---------- EXTRACT PROVIDED ----------
The plants are biennial, forming a rosette of soft leaves in their first year, then blooming with striking flowers in their second year before they die.
There are a great many garden varieties to choose from nowadays, as several lovely hybrids have been produced.
Verbascum ‘Raspberry Ripple’ is particularly pretty, a cultivar of wild mullein chosen for its raspberry-red flowers, rather than the typical yellow flowers seen in mullein.
Another striking option is ‘Southern Charm,’ a hybrid with lavender, rose, and peach blossoms. You can purchase both seeds and live plants at Burpee.
17. Oak
If you’ve ever stood at the base of a massive oak tree (Quercus spp.) and looked up, you know how impressive they can be.
It’s little wonder that many cultures associate oaks with thunder. You can easily see a thunder god reaching down from the heavens and finding a mighty oak to be the closest thing.
Even if you don’t believe in supreme beings, it’s likely that an oak, as the tallest thing in the forest, would attract lightning bolts.
Oak trees are associated with thunder in Scandinavian folklore, and the god Thor. Russians had Perun and Lithuanians had Perkunas, both gods of thunder as well as oaks.
Ancient Greeks believed in Zeus, and the Romans Jupiter, and both were associated with oaks as well.
Ancient Hebrews believed the oak held special significance as it was the place where Abraham met with the Christian and Jewish god in the form of three angels disguised as travelers.
The Oak of Abraham, called Eshel Avraham, has drawn worshipers for centuries.
The Celtic people worshiped the goddess of the oak, Daron, and many of their rituals and ceremonies took place among oaks and using parts of the tree. The mistletoe that grows in the canopy of oak trees was also an important part of their ceremonies.
Druids believed the tannins in oaks had healing power, as did many Indigenous people of North America.
Native people also believed the trees offered strength and protection.
The Sioux have a tale of a sorceress who turns a man into an oak after he rejects her, and indigenous leaders of the Ojibwe and Dakota people in the Chippewa Valley in modern-day Wisconsin gathered around the council oak tree.
You can hardly be blamed if you want to make the majestic oak a part of your garden.
A mighty pin oak (Q. palustris) grows up to 70 feet tall and about two-thirds as wide. In the fall, it puts on an incredible show with bright red, orange, and yellow hues.
After you’ve brought yours home, read our guide to growing oaks to learn how to plant and care for your new addition.
18. Rose
The rose (Rosa spp.) has been an adored flowering shrub for centuries, a sentiment shared among people of different cultures all around the world.
Legend has it that once, all roses were thought to be white – until Venus, the Roman goddess of love, cut herself on the thorns and turned the flower red forever with her blood.
For that reason, many associate the rose with love and romance!
There is other folklore about the rose, however, that doesn’t have to do with the classic notion of romantic love.
The legend of the Cherokee rose, for example – or R. laevigata, the state flower of Georgia – centers around a species that came to the US originally from China.
----------
▸ SET PROBLEM A: How would you restate the paragraph of the plant folklore passage that begins "The Celtic people worshiped" in a shorter form that keeps its main facts?
▸ SET PROBLEM B: Can you sum up the plant folklore passage in two sentences?
▸ SET PROBLEM C: Can you extract, word for word, the part of the plant folklore passage between "Oak trees are" and "worshipers for centuries.", inclusive?
These lines play no role in any of this.
---------- DATA SHOWN ----------
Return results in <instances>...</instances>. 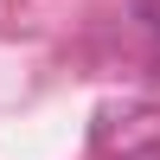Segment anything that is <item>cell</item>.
<instances>
[{"label": "cell", "instance_id": "6da1fadb", "mask_svg": "<svg viewBox=\"0 0 160 160\" xmlns=\"http://www.w3.org/2000/svg\"><path fill=\"white\" fill-rule=\"evenodd\" d=\"M128 13H135V19H141V32L160 45V0H128Z\"/></svg>", "mask_w": 160, "mask_h": 160}]
</instances>
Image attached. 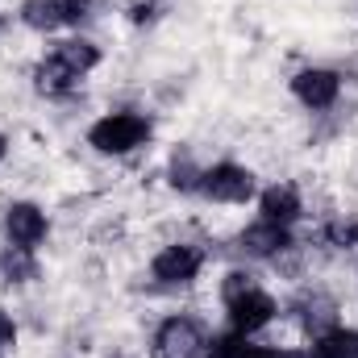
----------
▸ RESULT A: The Celtic people worshiped Daron, goddess of the oak. They held many rituals and ceremonies among oaks and used parts of the tree. Mistletoe from oak canopies was also important to these ceremonies.

▸ RESULT B: Mullein plants are biennials with many garden hybrids, such as ‘Raspberry Ripple’ and ‘Southern Charm.’ Many cultures linked the oak with thunder gods and gave it special significance, and a legend that Venus's blood turned roses red ties the flower to love, though other rose folklore, like the Cherokee rose legend, has nothing to do with romance.

▸ RESULT C:
Oak trees are associated with thunder in Scandinavian folklore, and the god Thor. Russians had Perun and Lithuanians had Perkunas, both gods of thunder as well as oaks.
Ancient Greeks believed in Zeus, and the Romans Jupiter, and both were associated with oaks as well.
Ancient Hebrews believed the oak held special significance as it was the place where Abraham met with the Christian and Jewish god in the form of three angels disguised as travelers.
The Oak of Abraham, called Eshel Avraham, has drawn worshipers for centuries.